4. Extending the benefits

At the same time that I settled into my new meditation practice, I had also started to train to run my first marathon.

Once I had progressed beyond Headspace’s foundation packs, they offered quite a few other packs that were related to training: motivation, perseverance, big match temperament, etc. This felt very topical for me at the time, so I worked my way through those packs. I also often incorporated one of their guided meditations when I went for longer runs, where I’d use the first 10 or 15 minutes of the run to find some calm.

By combining two things that had a lot of its own momentum (my training and meditation practice), I seemed to find an exponential benefit in strengthening both of those practices. It also meant that I could rely on two different types of practices to assist me in establishing a daily mindfulness practice.

Through this practice, I believe I experienced what I would describe as mindful running, and this experience culminated when I eventually ran my marathon.

Before the marathon, I had discovered Tara Brach’s work, and it was especially her story of “Inviting Mara to Tea” that resonated with me. She tells the story of how Buddha faced many challenges and temptations that Mara, a demon, presented to him and instead of resisting those difficulties, he said: “I see you, Mara. Come have tea with me.”

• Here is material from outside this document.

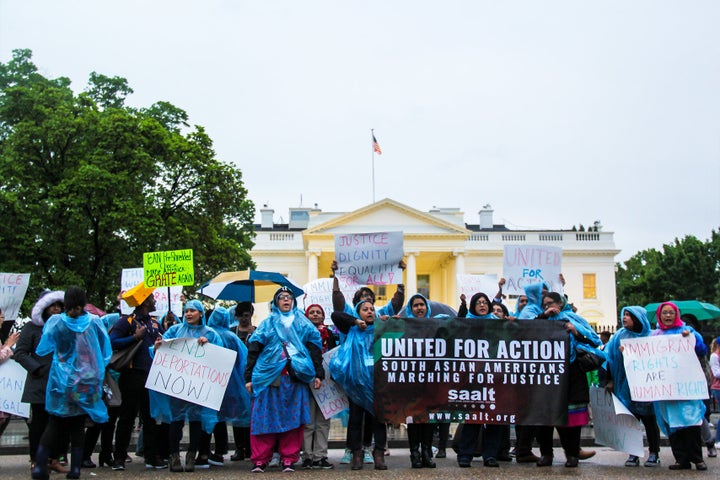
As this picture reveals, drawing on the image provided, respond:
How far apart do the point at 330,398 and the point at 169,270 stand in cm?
385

As I was running my marathon, I invited Mara to tea at the start of every new kilometre and ended up finishing the race having one of the best moments and experiences of my life.

I wish there were a way for me to write this article as more of a generic blueprint to help you incorporate a practice of mindfulness in your life. As I wrote this though and reflected on my own path of discovery, I find that many of these tipping points where very contextual and almost tailored to my own experience, perspective and situation at the time.

That is not to say that you would not find value or benefit from trying to replicate some of these tipping points or having similar experiences or realisations.

I believe what is more important is the acceptance that journeys ultimately differ and to a large extent are unique. There is no right or wrong; there are only journeys.

This reminds me of the words I recently published after reading Siddhartha by Herman Hesse. The plot is all about one individual’s journey to discovering themselves. This is what I wrote down:

”Every person has their journey. Often that journey involves many wrong turns, pursuits of desires and fleeting experiences of the indulgence of worldly pleasures. This is probably exactly how we “find” ourselves; once we have exhausted all obvious ways to find ourselves, we come to the truth which was always present: when we stop seeking, we will find.”